**Instructions to follow:**
Print every one of the items below verbatim, leaving out the pictures.

— start Information supplied —

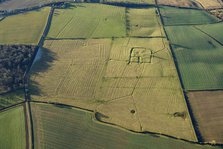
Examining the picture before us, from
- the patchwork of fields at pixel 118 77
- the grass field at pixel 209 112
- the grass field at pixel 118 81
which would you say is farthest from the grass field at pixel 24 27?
the grass field at pixel 209 112

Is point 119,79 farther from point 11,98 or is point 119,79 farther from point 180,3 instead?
point 180,3

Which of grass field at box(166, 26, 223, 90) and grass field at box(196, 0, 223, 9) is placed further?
grass field at box(196, 0, 223, 9)

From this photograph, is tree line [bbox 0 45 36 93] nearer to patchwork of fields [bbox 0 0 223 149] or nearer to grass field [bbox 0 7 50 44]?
patchwork of fields [bbox 0 0 223 149]

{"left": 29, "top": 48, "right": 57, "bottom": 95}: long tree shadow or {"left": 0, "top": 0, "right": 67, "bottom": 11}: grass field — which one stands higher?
{"left": 0, "top": 0, "right": 67, "bottom": 11}: grass field

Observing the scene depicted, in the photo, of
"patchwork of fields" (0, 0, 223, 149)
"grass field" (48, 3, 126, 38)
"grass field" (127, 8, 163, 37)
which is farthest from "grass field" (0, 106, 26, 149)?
"grass field" (127, 8, 163, 37)

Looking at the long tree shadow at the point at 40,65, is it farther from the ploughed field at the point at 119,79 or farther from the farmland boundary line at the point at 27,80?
the farmland boundary line at the point at 27,80
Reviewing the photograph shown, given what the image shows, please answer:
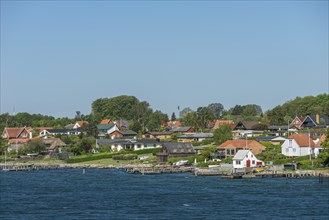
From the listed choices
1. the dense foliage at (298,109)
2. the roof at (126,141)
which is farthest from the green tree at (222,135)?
the dense foliage at (298,109)

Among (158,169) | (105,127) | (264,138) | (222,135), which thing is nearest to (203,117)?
(105,127)

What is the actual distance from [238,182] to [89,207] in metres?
22.7

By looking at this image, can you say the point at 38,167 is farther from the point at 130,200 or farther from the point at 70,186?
the point at 130,200

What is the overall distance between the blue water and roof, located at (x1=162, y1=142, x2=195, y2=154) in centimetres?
1709

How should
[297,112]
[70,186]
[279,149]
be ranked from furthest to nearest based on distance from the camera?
[297,112]
[279,149]
[70,186]

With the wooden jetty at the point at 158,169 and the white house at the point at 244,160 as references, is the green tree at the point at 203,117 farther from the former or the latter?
the white house at the point at 244,160

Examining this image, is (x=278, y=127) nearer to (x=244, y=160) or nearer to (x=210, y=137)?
(x=210, y=137)

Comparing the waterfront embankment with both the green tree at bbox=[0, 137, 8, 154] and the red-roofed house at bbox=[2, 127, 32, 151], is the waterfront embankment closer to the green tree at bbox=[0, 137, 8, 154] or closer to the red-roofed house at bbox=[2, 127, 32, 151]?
the green tree at bbox=[0, 137, 8, 154]

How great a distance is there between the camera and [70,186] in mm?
74125

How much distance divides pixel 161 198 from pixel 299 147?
35.3 m

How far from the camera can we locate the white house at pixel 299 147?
9289 centimetres

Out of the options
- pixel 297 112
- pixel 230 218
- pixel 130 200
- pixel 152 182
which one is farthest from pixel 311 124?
pixel 230 218

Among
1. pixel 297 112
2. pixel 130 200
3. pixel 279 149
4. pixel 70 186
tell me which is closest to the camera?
pixel 130 200

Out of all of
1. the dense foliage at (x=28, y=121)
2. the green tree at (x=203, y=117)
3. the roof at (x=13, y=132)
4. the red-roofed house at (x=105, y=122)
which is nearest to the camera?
the roof at (x=13, y=132)
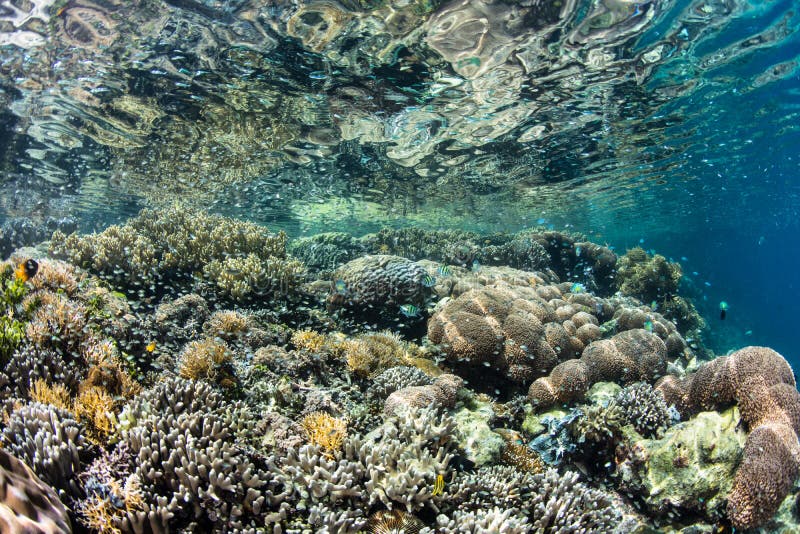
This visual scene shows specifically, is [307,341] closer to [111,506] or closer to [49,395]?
[49,395]

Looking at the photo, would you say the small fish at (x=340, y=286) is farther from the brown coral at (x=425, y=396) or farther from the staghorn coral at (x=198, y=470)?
the staghorn coral at (x=198, y=470)

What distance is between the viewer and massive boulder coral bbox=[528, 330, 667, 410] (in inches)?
241

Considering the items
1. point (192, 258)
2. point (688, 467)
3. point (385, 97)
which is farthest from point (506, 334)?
point (385, 97)

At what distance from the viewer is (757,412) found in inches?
176

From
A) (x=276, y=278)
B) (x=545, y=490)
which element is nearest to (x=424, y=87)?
(x=276, y=278)

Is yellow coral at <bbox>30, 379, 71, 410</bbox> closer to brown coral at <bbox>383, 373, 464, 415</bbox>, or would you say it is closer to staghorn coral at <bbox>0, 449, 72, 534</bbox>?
staghorn coral at <bbox>0, 449, 72, 534</bbox>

— end Information supplied —

**Full response:**
Examining the picture before us, from
- the patchwork of fields at pixel 118 77
- the grass field at pixel 209 112
- the grass field at pixel 118 81
which would you say is farthest from the grass field at pixel 24 27?
the grass field at pixel 209 112

Is point 119,79 farther from point 11,98 or is point 119,79 farther from point 180,3 instead?
point 180,3

Which of grass field at box(166, 26, 223, 90) and grass field at box(196, 0, 223, 9) is placed further?
grass field at box(196, 0, 223, 9)

From this photograph, is tree line [bbox 0 45 36 93] nearer to patchwork of fields [bbox 0 0 223 149] or nearer to grass field [bbox 0 7 50 44]?
patchwork of fields [bbox 0 0 223 149]

{"left": 29, "top": 48, "right": 57, "bottom": 95}: long tree shadow or {"left": 0, "top": 0, "right": 67, "bottom": 11}: grass field — which one stands higher?
{"left": 0, "top": 0, "right": 67, "bottom": 11}: grass field

Observing the scene depicted, in the photo, of
"patchwork of fields" (0, 0, 223, 149)
"grass field" (48, 3, 126, 38)
"grass field" (127, 8, 163, 37)
which is farthest from "grass field" (0, 106, 26, 149)?
"grass field" (127, 8, 163, 37)

Looking at the long tree shadow at the point at 40,65, is it farther from the ploughed field at the point at 119,79 or farther from the farmland boundary line at the point at 27,80?
the farmland boundary line at the point at 27,80
Reviewing the photograph shown, given what the image shows, please answer:
From the listed choices
1. the dense foliage at (298,109)
2. the roof at (126,141)
which is farthest from the green tree at (222,135)?
the dense foliage at (298,109)

Among (158,169) | (105,127) | (264,138) | (222,135), which thing is nearest to (203,117)?
(105,127)

What is the actual distance from [238,182] to [89,207] in metres?
22.7

By looking at this image, can you say the point at 38,167 is farther from the point at 130,200 or farther from the point at 70,186?
the point at 130,200

What is the overall distance between the blue water and roof, located at (x1=162, y1=142, x2=195, y2=154) in centimetres?
1709

How should
[297,112]
[70,186]
[279,149]
be ranked from furthest to nearest based on distance from the camera?
[297,112]
[279,149]
[70,186]

With the wooden jetty at the point at 158,169 and the white house at the point at 244,160 as references, is the green tree at the point at 203,117 farther from the former or the latter?
the white house at the point at 244,160

Examining this image, is (x=278, y=127) nearer to (x=244, y=160) or nearer to (x=210, y=137)?
(x=210, y=137)

Comparing the waterfront embankment with both the green tree at bbox=[0, 137, 8, 154] and the red-roofed house at bbox=[2, 127, 32, 151], is the waterfront embankment closer to the green tree at bbox=[0, 137, 8, 154] or closer to the red-roofed house at bbox=[2, 127, 32, 151]?
the green tree at bbox=[0, 137, 8, 154]

How great a distance is there between the camera and [70,186] in mm?
74125

How much distance divides pixel 161 198 from pixel 299 147?
35.3 m

How far from the camera can we locate the white house at pixel 299 147?
9289 centimetres

Out of the options
- pixel 297 112
- pixel 230 218
- pixel 130 200
- pixel 152 182
which one is farthest from pixel 311 124?
pixel 230 218

Among
1. pixel 297 112
2. pixel 130 200
3. pixel 279 149
4. pixel 70 186
tell me which is closest to the camera?
pixel 130 200

Out of all of
1. the dense foliage at (x=28, y=121)
2. the green tree at (x=203, y=117)
3. the roof at (x=13, y=132)
4. the red-roofed house at (x=105, y=122)
which is nearest to the camera?
the roof at (x=13, y=132)
This visual scene shows specifically, is [307,341] closer to [111,506] or closer to [49,395]?
[49,395]

Looking at the photo, would you say the small fish at (x=340, y=286) is farther from the brown coral at (x=425, y=396) or farther from the staghorn coral at (x=198, y=470)?
the staghorn coral at (x=198, y=470)

What distance is between the viewer and massive boulder coral bbox=[528, 330, 667, 410] (in inches)?
241

Considering the items
1. point (192, 258)
2. point (688, 467)
3. point (385, 97)
which is farthest from point (506, 334)?
point (385, 97)

At what distance from the viewer is (757,412) found in inches?
176

From
A) (x=276, y=278)
B) (x=545, y=490)
which element is nearest to (x=424, y=87)?
(x=276, y=278)

Is yellow coral at <bbox>30, 379, 71, 410</bbox> closer to brown coral at <bbox>383, 373, 464, 415</bbox>, or would you say it is closer to staghorn coral at <bbox>0, 449, 72, 534</bbox>?
staghorn coral at <bbox>0, 449, 72, 534</bbox>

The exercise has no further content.